Status of verb in "winner-take-all"
As I see it, there are four questions here, and I certainly cannot answer them all.
- Which is the correct hyphenated adjectival phrase: winner-take-all society or winner-takes-all society?
- If winner-take-all is correct, why doesn't the verb have to agree with the subject?
- What is the verb form called in this construction?
- What is the origin of this phrase?
To my ear, both winner-take-all society and winner-takes-all society sound fine.
Looking at Google Ngrams, we find: .
So winner-take-all has historically been ahead, but winner-takes-all is rapidly catching up. Note that we cannot compare the phrases winner take all with winner takes all using Google Ngrams, because then we would get constructions like ... and the winner takes all!, which are not adjectival phrases. However, I searched in Google books for the phrase with the indefinite article, a winner take/takes all, and virtually all the hits are adjectival phrases.

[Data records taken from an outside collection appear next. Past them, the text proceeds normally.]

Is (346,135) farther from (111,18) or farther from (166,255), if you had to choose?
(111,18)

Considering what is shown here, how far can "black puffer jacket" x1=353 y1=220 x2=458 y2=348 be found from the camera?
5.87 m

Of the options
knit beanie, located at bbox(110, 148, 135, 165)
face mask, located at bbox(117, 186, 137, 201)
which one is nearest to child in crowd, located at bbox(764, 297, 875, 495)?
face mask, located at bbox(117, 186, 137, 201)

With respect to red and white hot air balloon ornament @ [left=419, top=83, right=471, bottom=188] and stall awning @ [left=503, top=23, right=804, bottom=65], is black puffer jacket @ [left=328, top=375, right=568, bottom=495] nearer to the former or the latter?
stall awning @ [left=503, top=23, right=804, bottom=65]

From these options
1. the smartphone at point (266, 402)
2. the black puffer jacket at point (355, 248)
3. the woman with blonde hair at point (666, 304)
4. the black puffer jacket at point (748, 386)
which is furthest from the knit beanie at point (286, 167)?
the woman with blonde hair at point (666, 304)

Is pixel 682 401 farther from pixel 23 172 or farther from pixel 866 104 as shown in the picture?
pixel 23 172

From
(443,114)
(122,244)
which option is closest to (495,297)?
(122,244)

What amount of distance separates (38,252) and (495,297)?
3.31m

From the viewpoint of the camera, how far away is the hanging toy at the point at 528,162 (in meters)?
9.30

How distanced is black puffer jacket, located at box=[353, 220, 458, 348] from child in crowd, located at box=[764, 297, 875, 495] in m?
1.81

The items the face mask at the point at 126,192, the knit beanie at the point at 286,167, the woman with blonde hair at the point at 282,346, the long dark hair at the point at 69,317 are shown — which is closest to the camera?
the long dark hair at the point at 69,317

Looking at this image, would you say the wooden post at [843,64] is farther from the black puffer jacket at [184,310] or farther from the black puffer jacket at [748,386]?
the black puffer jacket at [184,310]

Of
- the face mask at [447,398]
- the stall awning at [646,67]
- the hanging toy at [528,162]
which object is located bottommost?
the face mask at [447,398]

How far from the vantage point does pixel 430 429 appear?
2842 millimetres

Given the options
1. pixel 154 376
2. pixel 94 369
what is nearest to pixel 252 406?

The only similar construction in adjectival phrases I can think of is dog-eat-dog. Here the construction is definitely dog-eat-dog (confirmed by Google Ngrams, although dog-eats-dog is occasionally used), and the verb also does not agree with the subject.

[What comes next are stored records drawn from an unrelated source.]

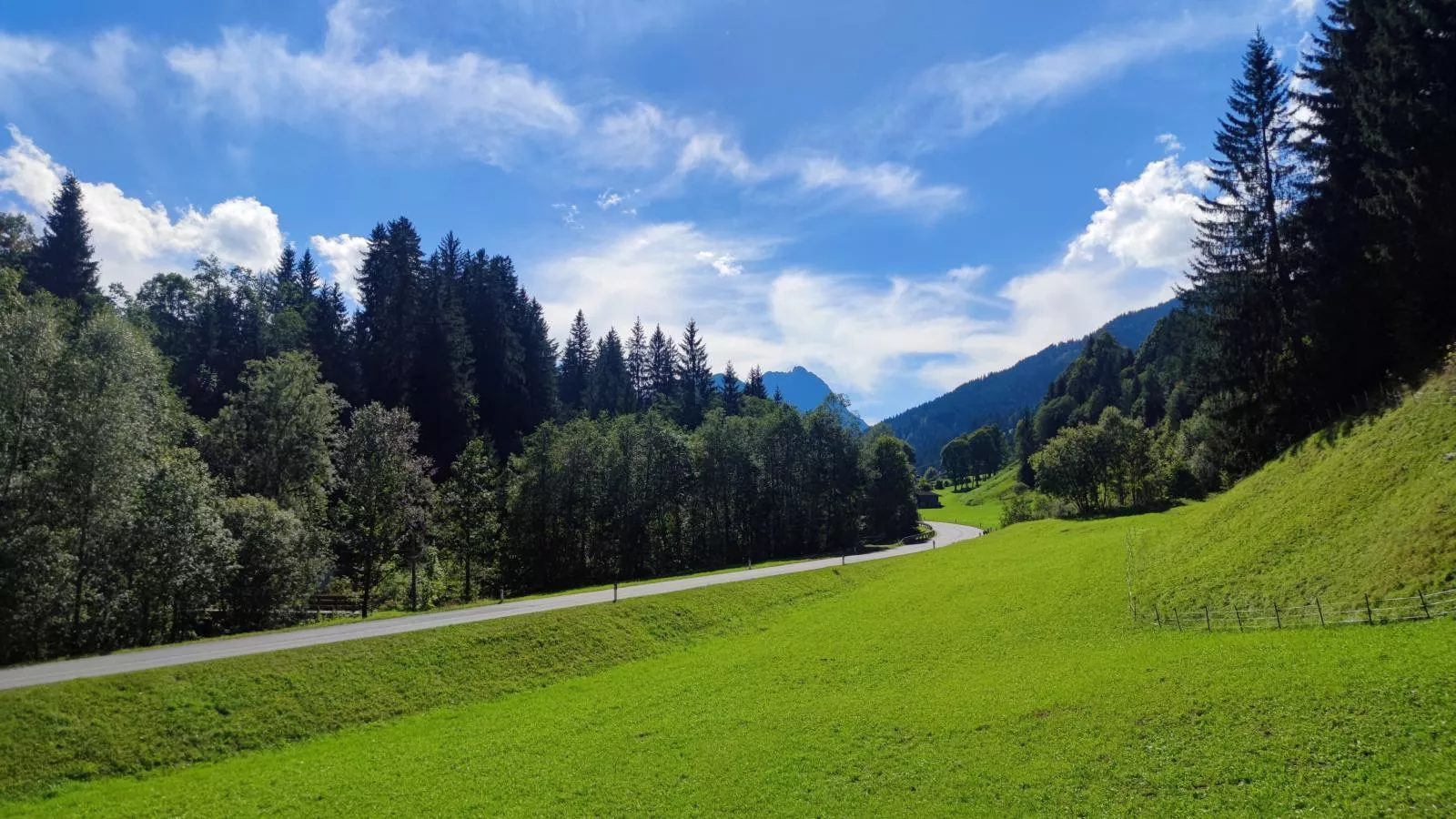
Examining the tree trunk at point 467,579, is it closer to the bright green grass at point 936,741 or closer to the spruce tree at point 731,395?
the bright green grass at point 936,741

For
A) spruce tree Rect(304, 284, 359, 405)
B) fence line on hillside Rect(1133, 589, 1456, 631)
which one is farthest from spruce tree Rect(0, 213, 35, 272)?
fence line on hillside Rect(1133, 589, 1456, 631)

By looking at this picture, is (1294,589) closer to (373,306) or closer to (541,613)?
(541,613)

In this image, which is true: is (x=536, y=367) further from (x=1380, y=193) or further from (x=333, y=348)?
(x=1380, y=193)

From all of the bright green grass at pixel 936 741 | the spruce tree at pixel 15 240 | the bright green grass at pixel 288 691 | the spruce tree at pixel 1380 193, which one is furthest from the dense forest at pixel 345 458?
the spruce tree at pixel 1380 193

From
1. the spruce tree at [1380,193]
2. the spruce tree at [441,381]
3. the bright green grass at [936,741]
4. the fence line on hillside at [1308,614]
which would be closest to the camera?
the bright green grass at [936,741]

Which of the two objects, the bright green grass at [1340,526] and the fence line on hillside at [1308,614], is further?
the bright green grass at [1340,526]

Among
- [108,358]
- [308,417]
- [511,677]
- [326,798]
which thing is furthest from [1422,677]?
[308,417]

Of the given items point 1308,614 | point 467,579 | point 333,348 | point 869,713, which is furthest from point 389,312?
point 1308,614

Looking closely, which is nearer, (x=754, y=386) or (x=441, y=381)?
(x=441, y=381)

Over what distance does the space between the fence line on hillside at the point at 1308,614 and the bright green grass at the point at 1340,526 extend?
1.71ft

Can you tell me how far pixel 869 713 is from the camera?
20.8 m

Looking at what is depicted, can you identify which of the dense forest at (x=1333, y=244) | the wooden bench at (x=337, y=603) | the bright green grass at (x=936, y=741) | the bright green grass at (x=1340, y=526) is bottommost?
the bright green grass at (x=936, y=741)

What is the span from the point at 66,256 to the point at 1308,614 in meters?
108

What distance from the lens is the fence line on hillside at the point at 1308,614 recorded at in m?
18.9
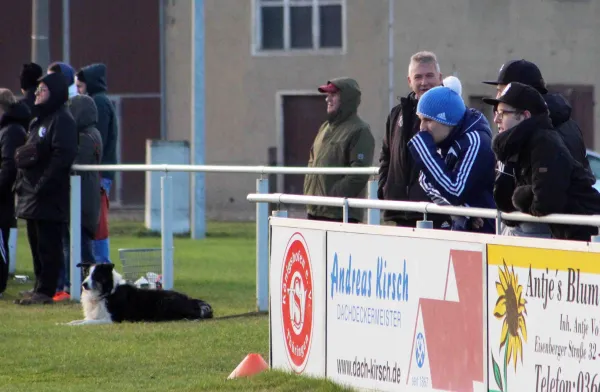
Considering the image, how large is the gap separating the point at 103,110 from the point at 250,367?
259 inches

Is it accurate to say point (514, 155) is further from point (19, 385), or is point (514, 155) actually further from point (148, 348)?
point (148, 348)

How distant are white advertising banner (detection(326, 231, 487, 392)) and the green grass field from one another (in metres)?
0.35

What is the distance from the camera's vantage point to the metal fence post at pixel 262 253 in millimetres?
12484

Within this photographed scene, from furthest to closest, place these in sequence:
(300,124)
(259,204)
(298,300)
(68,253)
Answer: (300,124) < (68,253) < (259,204) < (298,300)

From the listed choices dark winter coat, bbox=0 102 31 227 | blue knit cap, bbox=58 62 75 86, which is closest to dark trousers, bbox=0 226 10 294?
dark winter coat, bbox=0 102 31 227

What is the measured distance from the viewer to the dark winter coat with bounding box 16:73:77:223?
530 inches

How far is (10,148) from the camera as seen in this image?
46.8ft

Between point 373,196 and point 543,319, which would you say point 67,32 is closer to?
point 373,196

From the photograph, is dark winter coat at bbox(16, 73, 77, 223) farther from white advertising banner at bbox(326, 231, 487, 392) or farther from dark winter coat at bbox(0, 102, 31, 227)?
white advertising banner at bbox(326, 231, 487, 392)

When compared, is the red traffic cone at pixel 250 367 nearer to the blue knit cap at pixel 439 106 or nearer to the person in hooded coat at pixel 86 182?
the blue knit cap at pixel 439 106

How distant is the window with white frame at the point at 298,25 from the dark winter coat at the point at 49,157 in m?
19.1

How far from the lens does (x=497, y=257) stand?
22.6 feet

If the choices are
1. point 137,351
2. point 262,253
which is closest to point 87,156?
point 262,253

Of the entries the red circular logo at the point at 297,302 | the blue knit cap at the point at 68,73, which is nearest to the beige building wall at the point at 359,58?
the blue knit cap at the point at 68,73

So I conclude that in similar adjectival phrases (can anybody think of any others?) the verb does not have to agree with the subject, but I am baffled as to what mood/tense the verb is. In dog-eat-dog world it is clearly not the imperative (it's not a command). The infinitive and subjunctive don't seem likely, either.
UPDATE: There's also buyer-beware as in buyer-beware laws. Here, the verb is definitely in the subjunctive, while Henry in his answer has made a pretty good case for the verb in dog-eat-dog being the infinitive. The adjectival phrase winner-take-all may have originally been applied to the American electoral system. However, Google books comes up with a number of apparently earlier instances of bets where everybody contributes some amount, and "winner take all." If this was the origin, it is also the subjunctive, as it would presumably have been shortened from a phrase such as Let the winner take all.
Personally I would say (note hyphens and verb)
a winner-takes-all society
since you should not use a hyphen after the article and winner-takes-all is acting as an adjective (hence the hyphens) so does not need a hyphen to the noun. I would also use takes rather than take, as it is clearly the description of a competition where a single winner takes all of the stakes. In this case, takes is a normal 3rd person singular verb.
I know other variants exist, including a book, but apart from winners-take-all I would regard them as being wrong.
Added: @Kosmonaut's comment It's a dog-eat-dog world is interesting, though there seems to be some debate over the timing of its origin: 1500s here, 1850s here and 1931 here. Word Origins gives The Times in 1789 saying "As it is an established fact, that sharper will not rob sharper, nor dog eat dog", suggesting that dog eat dog is a set-phrase shortening of dog will eat dog or dog does eat dog, making eat an infinitive.